From the material below, set down exactly the lines that run from the one containing "Race or Ethnicity" to the one containing "Wealth Frst charts and indicators", minus the pictures.

| SUPPLIED ENTRIES |
──────

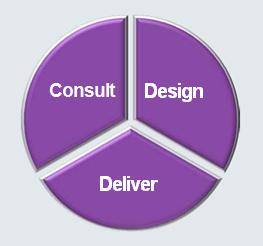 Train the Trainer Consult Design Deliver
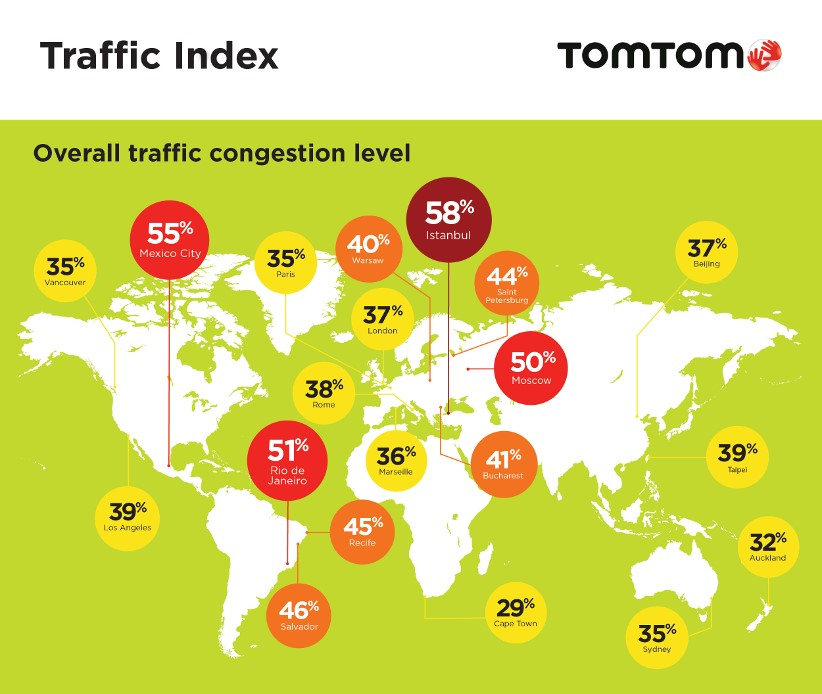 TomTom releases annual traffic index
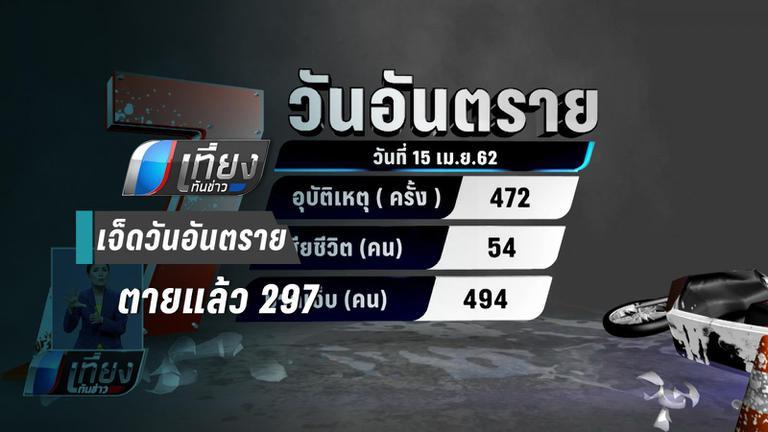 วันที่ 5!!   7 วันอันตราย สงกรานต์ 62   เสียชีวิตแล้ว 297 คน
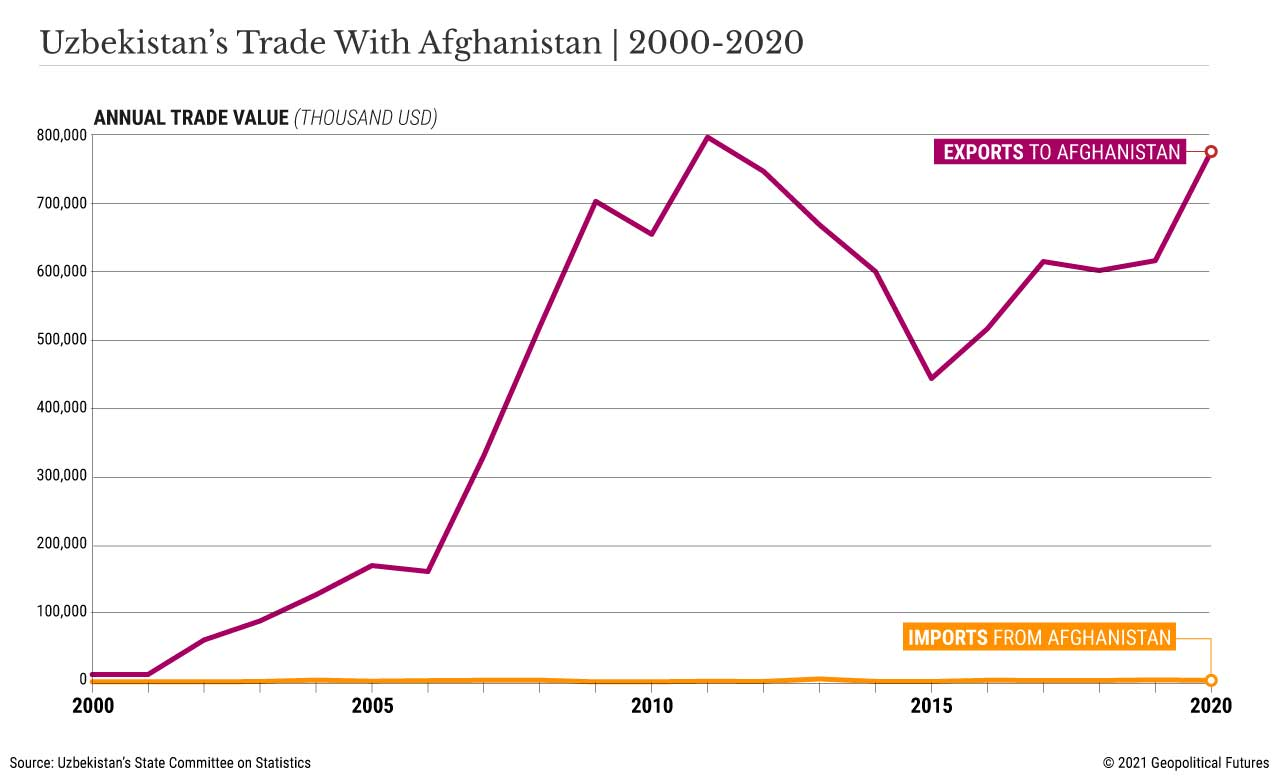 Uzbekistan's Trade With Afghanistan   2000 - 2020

──────

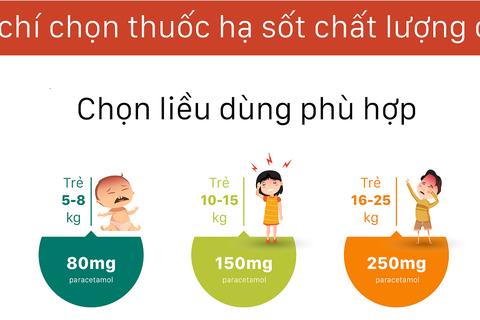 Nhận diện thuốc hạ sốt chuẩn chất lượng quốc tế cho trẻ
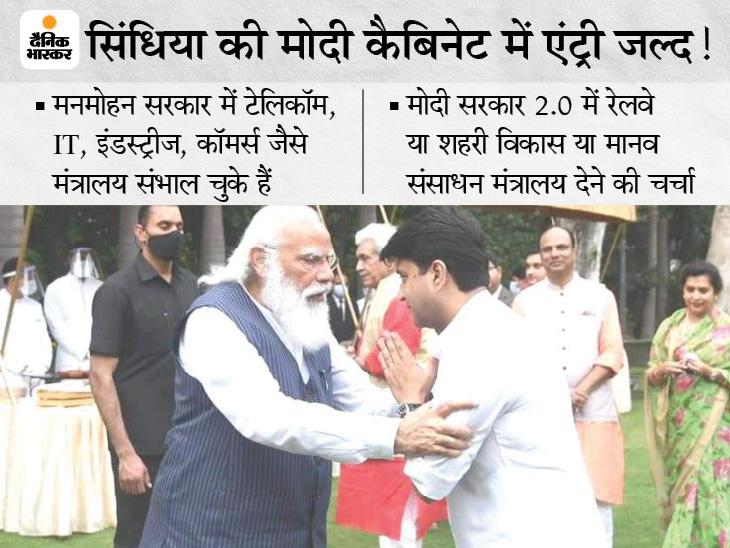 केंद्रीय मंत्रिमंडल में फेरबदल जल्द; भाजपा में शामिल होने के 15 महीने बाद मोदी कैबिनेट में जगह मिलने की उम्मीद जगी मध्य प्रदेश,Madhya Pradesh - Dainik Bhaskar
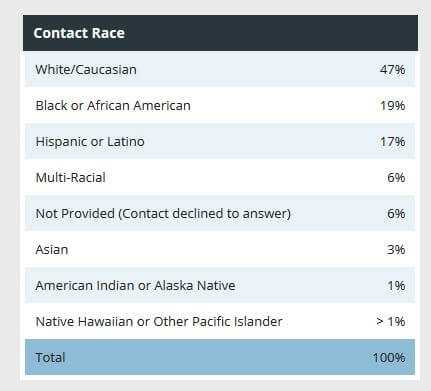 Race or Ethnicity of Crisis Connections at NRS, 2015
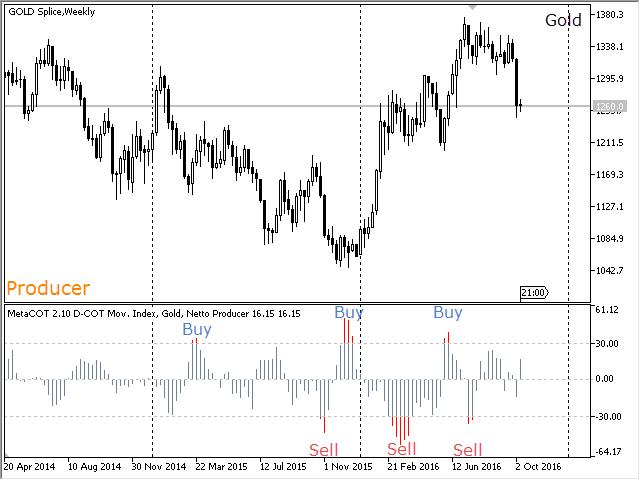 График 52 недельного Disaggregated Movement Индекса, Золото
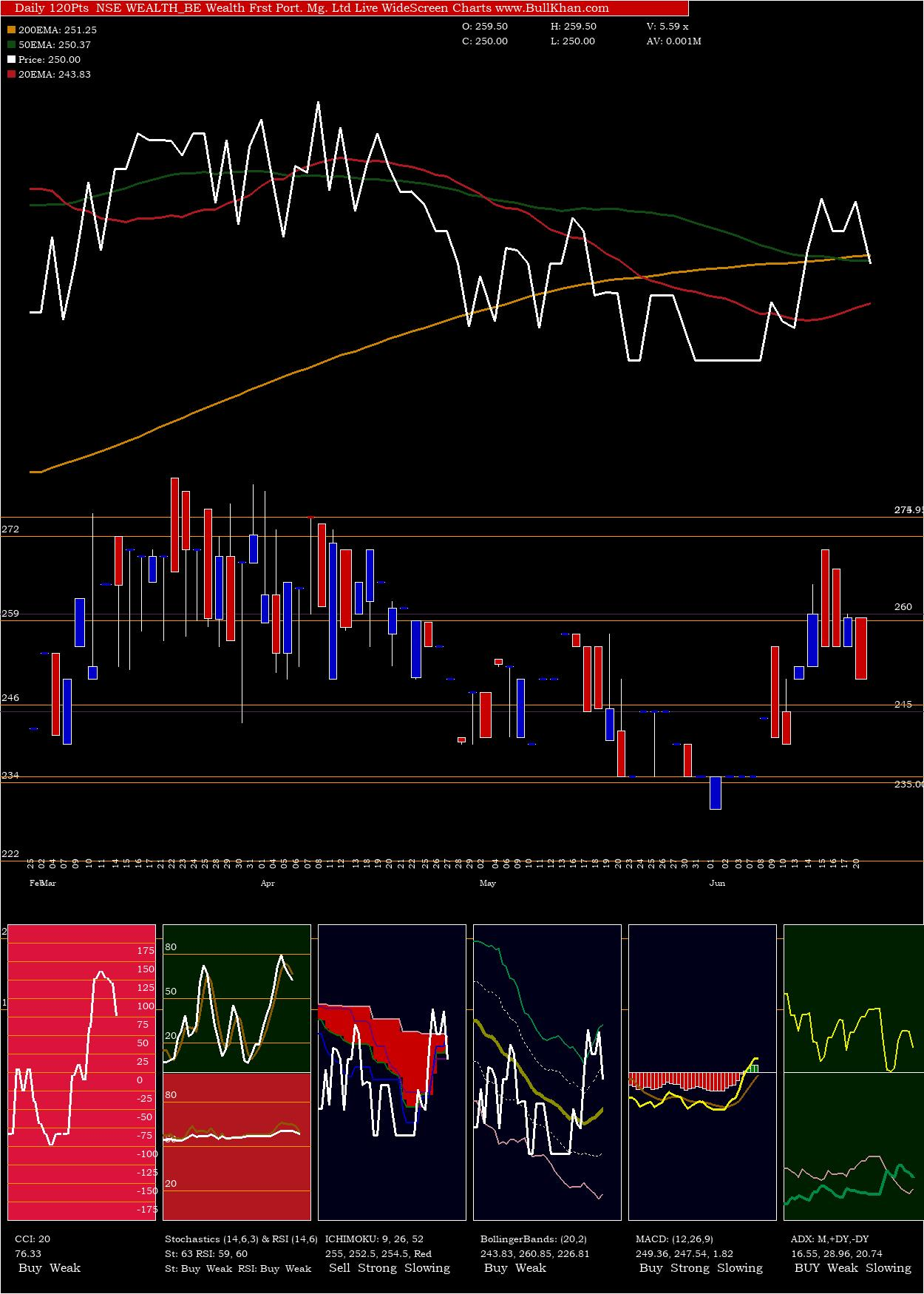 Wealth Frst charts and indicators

──────

| WRITTEN RESPONSE |
 Race or Ethnicity of Crisis Connections at NRS, 2015
 График 52 недельного Disaggregated Movement Индекса, Золото
 Wealth Frst charts and indicators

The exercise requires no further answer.